**STATED TASK:** Rewrite all the records with every "wooden facade" changed to "timber facade" and everything else left as it is. Leave the pictures out.

::::::::::

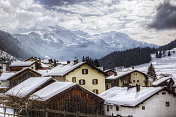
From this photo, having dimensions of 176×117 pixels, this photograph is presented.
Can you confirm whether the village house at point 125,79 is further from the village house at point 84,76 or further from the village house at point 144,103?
the village house at point 144,103

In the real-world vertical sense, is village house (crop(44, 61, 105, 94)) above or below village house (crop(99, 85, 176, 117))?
above

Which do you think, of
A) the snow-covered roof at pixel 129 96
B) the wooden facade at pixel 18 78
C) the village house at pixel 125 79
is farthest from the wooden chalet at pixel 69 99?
the village house at pixel 125 79

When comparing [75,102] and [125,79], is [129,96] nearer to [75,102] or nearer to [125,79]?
[75,102]

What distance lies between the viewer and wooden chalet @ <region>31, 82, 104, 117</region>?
1342 inches

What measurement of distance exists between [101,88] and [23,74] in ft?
61.1

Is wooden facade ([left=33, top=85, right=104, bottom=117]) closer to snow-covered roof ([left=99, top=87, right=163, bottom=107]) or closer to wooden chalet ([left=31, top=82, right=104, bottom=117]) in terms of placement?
wooden chalet ([left=31, top=82, right=104, bottom=117])

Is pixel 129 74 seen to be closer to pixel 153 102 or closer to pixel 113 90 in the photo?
pixel 113 90

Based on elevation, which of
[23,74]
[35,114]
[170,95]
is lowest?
[35,114]

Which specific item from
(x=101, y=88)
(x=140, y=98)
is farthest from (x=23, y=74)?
(x=140, y=98)

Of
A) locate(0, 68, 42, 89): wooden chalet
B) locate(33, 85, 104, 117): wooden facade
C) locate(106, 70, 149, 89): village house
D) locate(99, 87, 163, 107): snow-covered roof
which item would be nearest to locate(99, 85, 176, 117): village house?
locate(99, 87, 163, 107): snow-covered roof

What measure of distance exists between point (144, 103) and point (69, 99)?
35.9 feet

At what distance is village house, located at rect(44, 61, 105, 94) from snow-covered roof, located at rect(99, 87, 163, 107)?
43.4 feet

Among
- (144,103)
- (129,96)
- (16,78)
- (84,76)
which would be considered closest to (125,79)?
(84,76)

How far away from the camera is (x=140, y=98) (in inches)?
1460
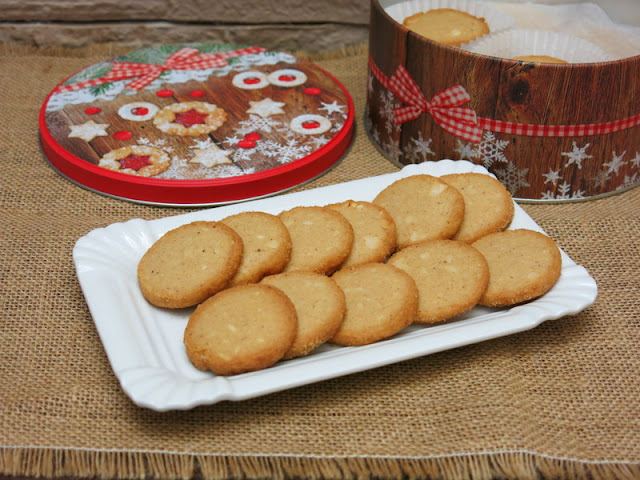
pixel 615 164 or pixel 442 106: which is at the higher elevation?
pixel 442 106

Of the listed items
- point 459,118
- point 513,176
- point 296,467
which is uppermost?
point 459,118

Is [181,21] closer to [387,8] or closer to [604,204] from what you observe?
[387,8]

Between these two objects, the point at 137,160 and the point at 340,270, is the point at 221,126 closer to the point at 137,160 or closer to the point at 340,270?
the point at 137,160

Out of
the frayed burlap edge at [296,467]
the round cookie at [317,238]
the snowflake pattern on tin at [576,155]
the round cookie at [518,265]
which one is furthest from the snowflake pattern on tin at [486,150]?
the frayed burlap edge at [296,467]

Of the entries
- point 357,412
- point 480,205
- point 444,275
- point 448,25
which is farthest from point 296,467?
point 448,25

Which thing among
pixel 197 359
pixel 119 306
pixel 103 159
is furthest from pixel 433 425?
pixel 103 159

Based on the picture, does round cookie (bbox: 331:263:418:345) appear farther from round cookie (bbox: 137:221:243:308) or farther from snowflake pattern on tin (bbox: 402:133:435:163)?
snowflake pattern on tin (bbox: 402:133:435:163)

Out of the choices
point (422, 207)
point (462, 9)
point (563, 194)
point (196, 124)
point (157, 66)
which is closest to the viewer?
point (422, 207)
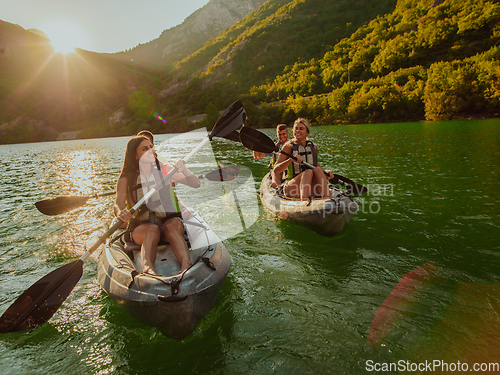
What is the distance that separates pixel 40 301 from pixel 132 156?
2.12 metres

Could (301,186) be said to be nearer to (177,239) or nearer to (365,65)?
(177,239)

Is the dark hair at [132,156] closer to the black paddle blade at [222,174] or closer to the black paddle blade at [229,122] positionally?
the black paddle blade at [222,174]

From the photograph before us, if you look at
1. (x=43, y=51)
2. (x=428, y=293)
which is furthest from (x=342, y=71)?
(x=43, y=51)

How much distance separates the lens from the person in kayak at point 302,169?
19.1 ft

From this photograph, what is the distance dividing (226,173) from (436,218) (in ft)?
16.3

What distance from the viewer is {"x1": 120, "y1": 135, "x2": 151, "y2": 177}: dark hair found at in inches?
151

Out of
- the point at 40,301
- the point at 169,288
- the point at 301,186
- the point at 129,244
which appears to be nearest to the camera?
the point at 169,288

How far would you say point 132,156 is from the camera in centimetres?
387

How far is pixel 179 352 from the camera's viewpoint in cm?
293

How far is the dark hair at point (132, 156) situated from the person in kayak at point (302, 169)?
3336 mm

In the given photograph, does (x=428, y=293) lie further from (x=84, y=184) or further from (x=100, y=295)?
(x=84, y=184)

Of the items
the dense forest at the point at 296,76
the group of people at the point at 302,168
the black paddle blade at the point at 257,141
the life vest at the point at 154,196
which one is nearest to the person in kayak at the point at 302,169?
the group of people at the point at 302,168

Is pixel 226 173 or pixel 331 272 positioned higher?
pixel 226 173

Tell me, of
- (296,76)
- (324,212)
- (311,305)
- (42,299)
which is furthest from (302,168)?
(296,76)
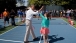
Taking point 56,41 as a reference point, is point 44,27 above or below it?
above

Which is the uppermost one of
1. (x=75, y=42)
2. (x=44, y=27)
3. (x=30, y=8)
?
(x=30, y=8)

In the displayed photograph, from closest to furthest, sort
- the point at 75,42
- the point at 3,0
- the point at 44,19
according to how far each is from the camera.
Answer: the point at 44,19
the point at 75,42
the point at 3,0

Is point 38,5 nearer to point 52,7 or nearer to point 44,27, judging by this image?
point 52,7

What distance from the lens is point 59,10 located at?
57.3m

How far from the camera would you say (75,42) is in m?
13.0

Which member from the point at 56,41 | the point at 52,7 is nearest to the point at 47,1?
the point at 52,7

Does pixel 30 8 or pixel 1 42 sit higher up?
pixel 30 8

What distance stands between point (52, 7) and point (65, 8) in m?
3.60

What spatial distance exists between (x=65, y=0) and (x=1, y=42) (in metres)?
44.6

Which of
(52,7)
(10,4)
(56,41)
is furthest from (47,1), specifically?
(56,41)

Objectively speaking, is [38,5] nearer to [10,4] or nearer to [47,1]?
[47,1]

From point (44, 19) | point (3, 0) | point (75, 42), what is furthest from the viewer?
point (3, 0)

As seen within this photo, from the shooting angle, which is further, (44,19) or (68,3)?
(68,3)

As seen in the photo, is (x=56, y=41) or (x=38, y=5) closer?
(x=56, y=41)
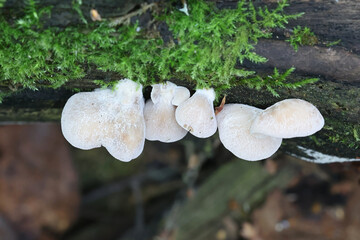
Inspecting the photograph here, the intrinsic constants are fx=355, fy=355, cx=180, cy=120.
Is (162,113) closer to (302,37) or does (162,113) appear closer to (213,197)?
(302,37)

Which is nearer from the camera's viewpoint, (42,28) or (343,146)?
(42,28)

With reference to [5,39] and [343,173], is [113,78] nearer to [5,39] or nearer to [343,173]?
[5,39]

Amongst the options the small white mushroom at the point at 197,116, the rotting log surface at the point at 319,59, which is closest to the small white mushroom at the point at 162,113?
the small white mushroom at the point at 197,116

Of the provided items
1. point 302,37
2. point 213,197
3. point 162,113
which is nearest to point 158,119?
point 162,113

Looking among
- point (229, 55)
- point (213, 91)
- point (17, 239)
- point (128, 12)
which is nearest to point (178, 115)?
point (213, 91)

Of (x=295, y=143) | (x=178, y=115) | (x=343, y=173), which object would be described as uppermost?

::::::::::

**FINAL RESULT:**
From this photo, having dimensions of 176×117 pixels, this photograph is presented.
Can you confirm whether the village house at point 125,79 is further from the village house at point 84,76 or further from the village house at point 144,103?
the village house at point 144,103

In the real-world vertical sense, is village house (crop(44, 61, 105, 94)) above or below village house (crop(99, 85, 176, 117))?
above

Which do you think, of
A) the snow-covered roof at pixel 129 96
B) the timber facade at pixel 18 78
C) the village house at pixel 125 79
is farthest from the wooden chalet at pixel 69 99?
the village house at pixel 125 79

When comparing [75,102] and [125,79], is [129,96] nearer to [75,102] or nearer to [125,79]?
[75,102]

What distance lies between the viewer and wooden chalet @ <region>31, 82, 104, 117</region>?
1342 inches

What measurement of distance exists between [101,88] and [23,74] in ft?
61.1

Is timber facade ([left=33, top=85, right=104, bottom=117]) closer to snow-covered roof ([left=99, top=87, right=163, bottom=107]) or closer to wooden chalet ([left=31, top=82, right=104, bottom=117]) in terms of placement?
wooden chalet ([left=31, top=82, right=104, bottom=117])

Is pixel 129 74 seen to be closer to pixel 153 102 or closer to pixel 113 90 in the photo?
pixel 113 90

Based on elevation, which of
[23,74]
[35,114]
[170,95]
is lowest?
[35,114]

Which specific item from
(x=101, y=88)
(x=140, y=98)
is farthest from (x=23, y=74)?
(x=140, y=98)

Of
A) locate(0, 68, 42, 89): wooden chalet
B) locate(33, 85, 104, 117): timber facade
C) locate(106, 70, 149, 89): village house
D) locate(99, 87, 163, 107): snow-covered roof
which item would be nearest to locate(99, 85, 176, 117): village house?
locate(99, 87, 163, 107): snow-covered roof

What measure of distance exists between point (144, 103) and point (69, 99)?
35.9 feet

At what distance is village house, located at rect(44, 61, 105, 94) from snow-covered roof, located at rect(99, 87, 163, 107)?
43.4 feet

Among
- (144,103)
- (129,96)
- (16,78)
- (84,76)
which would be considered closest to (125,79)?
(84,76)

How far away from the camera is (x=140, y=98) (in inches)?
1460
pixel 615 164 or pixel 442 106: which is at the higher elevation?
pixel 442 106

Of the listed items
- point 459,118
- point 513,176
- point 296,467
which is uppermost?
point 459,118

Is [181,21] closer to [387,8] or closer to [604,204] from what you observe?
[387,8]

Between these two objects, the point at 137,160 and the point at 340,270, is the point at 221,126 closer to the point at 137,160 or closer to the point at 340,270?
the point at 137,160

Out of
the frayed burlap edge at [296,467]
the round cookie at [317,238]
the snowflake pattern on tin at [576,155]
the round cookie at [518,265]
which one is furthest from the snowflake pattern on tin at [486,150]?
the frayed burlap edge at [296,467]

Of the entries
- point 357,412
- point 480,205
- point 444,275
- point 448,25
which is farthest from point 296,467?
point 448,25

Which thing among
pixel 197 359
pixel 119 306
pixel 103 159
is furthest from pixel 433 425?
pixel 103 159

Based on the picture, does round cookie (bbox: 331:263:418:345) appear farther from round cookie (bbox: 137:221:243:308) or farther from snowflake pattern on tin (bbox: 402:133:435:163)?
snowflake pattern on tin (bbox: 402:133:435:163)

Out of the choices
point (422, 207)
point (462, 9)
point (563, 194)
point (196, 124)
point (157, 66)
which is closest to the viewer?
point (422, 207)
What is the distance that separates pixel 40 301 from pixel 132 156?
2.12 metres

Could (301,186) be said to be nearer to (177,239) or nearer to (365,65)?
(177,239)

Is the dark hair at [132,156] closer to the black paddle blade at [222,174] or closer to the black paddle blade at [229,122] positionally?
the black paddle blade at [222,174]

From the photograph before us, if you look at
1. (x=43, y=51)
2. (x=428, y=293)
which is furthest from (x=342, y=71)?
(x=43, y=51)

How much distance separates the lens from the person in kayak at point 302,169?
19.1 ft

From this photograph, what is the distance dividing (226,173) from (436,218) (in ft)?
16.3

What distance from the viewer is {"x1": 120, "y1": 135, "x2": 151, "y2": 177}: dark hair found at in inches?
151

Out of
- the point at 40,301
- the point at 169,288
- the point at 301,186
- the point at 129,244
which appears to be nearest to the camera?
the point at 169,288

How far would you say point 132,156 is from the camera in centimetres?
387

How far is pixel 179 352 from the camera's viewpoint in cm?
293

How far is the dark hair at point (132, 156) situated from the person in kayak at point (302, 169)?
3336 mm

In the given photograph, does (x=428, y=293) lie further from (x=84, y=184) or further from (x=100, y=295)?
(x=84, y=184)

Of the items
the dense forest at the point at 296,76
the group of people at the point at 302,168
the black paddle blade at the point at 257,141
the life vest at the point at 154,196
which one is nearest to the person in kayak at the point at 302,169?
the group of people at the point at 302,168

Is pixel 226 173 or pixel 331 272 positioned higher?
pixel 226 173

Tell me, of
- (296,76)
- (324,212)
- (311,305)
- (42,299)
which is furthest from (302,168)?
(296,76)
Taking point 56,41 as a reference point, is point 44,27 above or below it?
above

Which is the uppermost one of
1. (x=75, y=42)
2. (x=44, y=27)
3. (x=30, y=8)
?
(x=30, y=8)

In the displayed photograph, from closest to furthest, sort
- the point at 75,42
- the point at 3,0
- the point at 44,19
according to how far each is from the camera.
Answer: the point at 44,19
the point at 75,42
the point at 3,0

Is point 38,5 nearer to point 52,7 or nearer to point 44,27, judging by this image?
point 52,7

What distance from the lens is point 59,10 located at?
57.3m

How far from the camera would you say (75,42) is in m?
13.0

Which member from the point at 56,41 | the point at 52,7 is nearest to the point at 47,1?
the point at 52,7

Does pixel 30 8 or pixel 1 42 sit higher up?
pixel 30 8

What distance stands between point (52, 7) and point (65, 8) in m?
3.60

What spatial distance exists between (x=65, y=0) and (x=1, y=42) (in metres)?
44.6

Which of
(52,7)
(10,4)
(56,41)
is furthest from (47,1), specifically?
(56,41)

Objectively speaking, is [38,5] nearer to [10,4] or nearer to [47,1]?
[47,1]

From point (44, 19) | point (3, 0) | point (75, 42), what is furthest from the viewer?
point (3, 0)

As seen within this photo, from the shooting angle, which is further, (44,19) or (68,3)?
(68,3)

As seen in the photo, is (x=56, y=41) or (x=38, y=5) closer?
(x=56, y=41)
Inspecting the photograph here, the intrinsic constants are fx=355, fy=355, cx=180, cy=120.
Is (162,113) closer to (302,37) or does (162,113) appear closer to (213,197)?
(302,37)

Which is nearer from the camera's viewpoint, (42,28) or (343,146)?
(42,28)

With reference to [5,39] and [343,173], is [113,78] nearer to [5,39] or nearer to [343,173]?
[5,39]

Amongst the options the small white mushroom at the point at 197,116, the rotting log surface at the point at 319,59, which is closest to the small white mushroom at the point at 162,113?
the small white mushroom at the point at 197,116

Of the provided items
1. point 302,37
2. point 213,197
3. point 162,113
which is nearest to point 158,119?
point 162,113

Looking among
- point (229, 55)
- point (213, 91)
- point (17, 239)
- point (128, 12)
which is nearest to point (178, 115)?
point (213, 91)

Of (x=295, y=143) | (x=178, y=115) | (x=343, y=173), which object would be described as uppermost?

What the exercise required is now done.